Short web captions:
━━━━

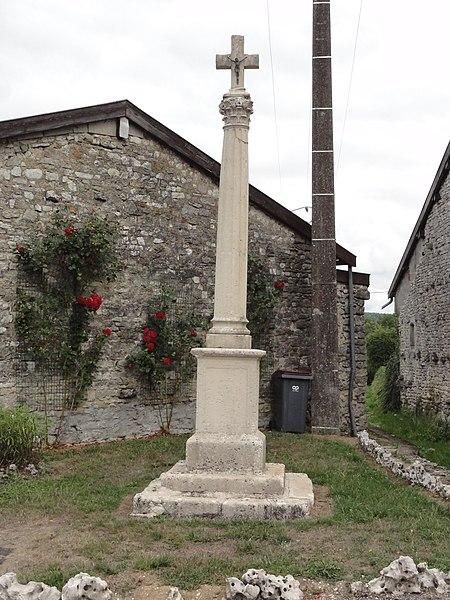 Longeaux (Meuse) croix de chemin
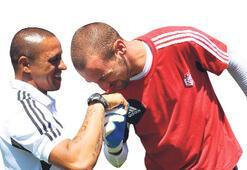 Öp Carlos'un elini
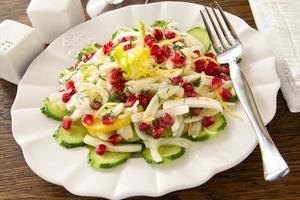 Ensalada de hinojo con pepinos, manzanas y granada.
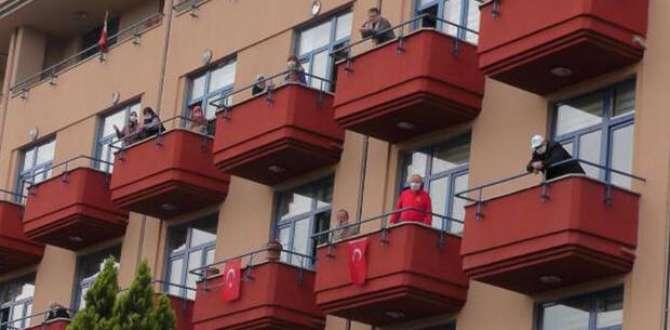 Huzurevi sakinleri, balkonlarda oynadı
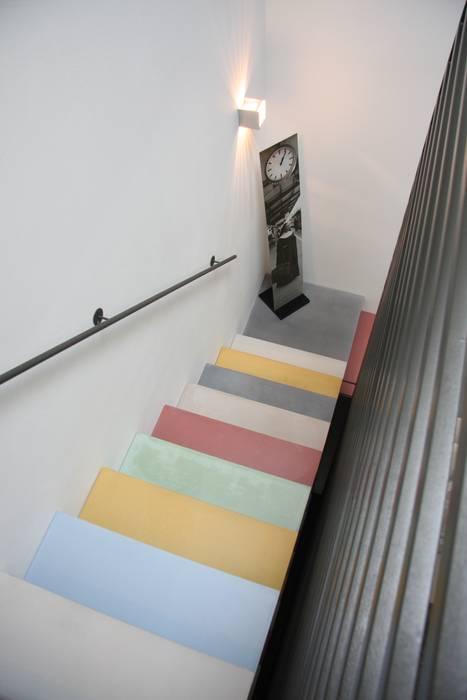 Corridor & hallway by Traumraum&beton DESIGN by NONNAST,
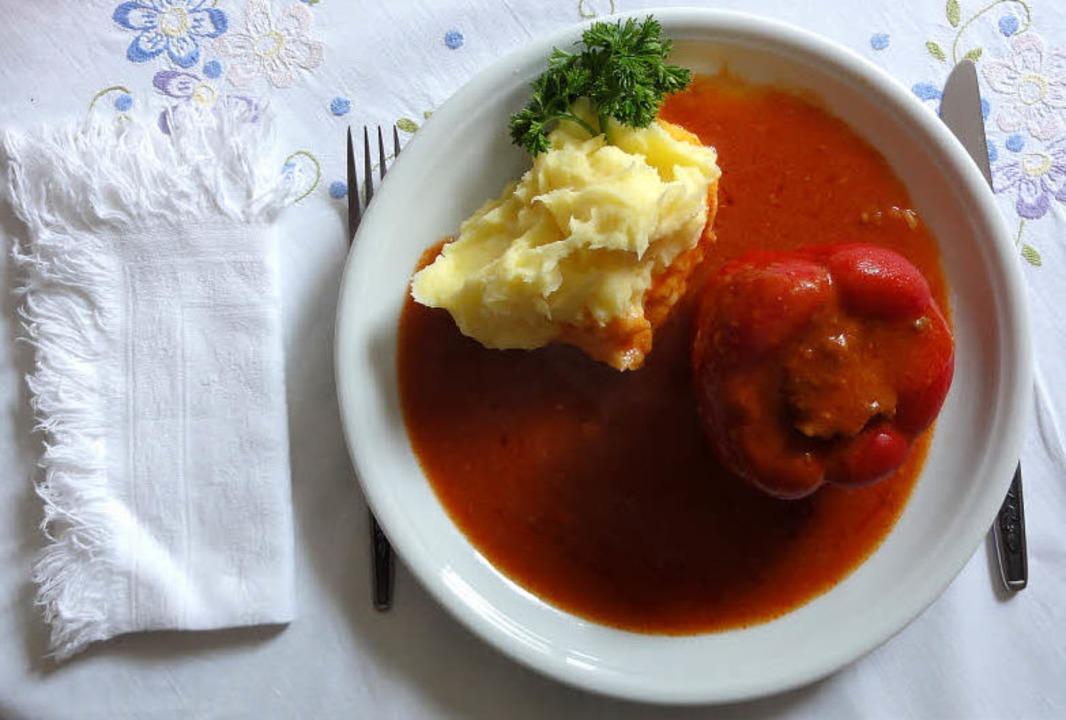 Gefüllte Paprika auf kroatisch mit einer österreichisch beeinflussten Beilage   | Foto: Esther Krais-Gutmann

━━━━

What the task requires: Once you find the line containing "Huzurevi sakinleri, balkonlarda oynadı", transcribe it and each line after it to the end of the records exactly, and leave out the pictures.

Problem solution:
 Huzurevi sakinleri, balkonlarda oynadı
 Corridor & hallway by Traumraum&beton DESIGN by NONNAST,
 Gefüllte Paprika auf kroatisch mit einer österreichisch beeinflussten Beilage   | Foto: Esther Krais-Gutmann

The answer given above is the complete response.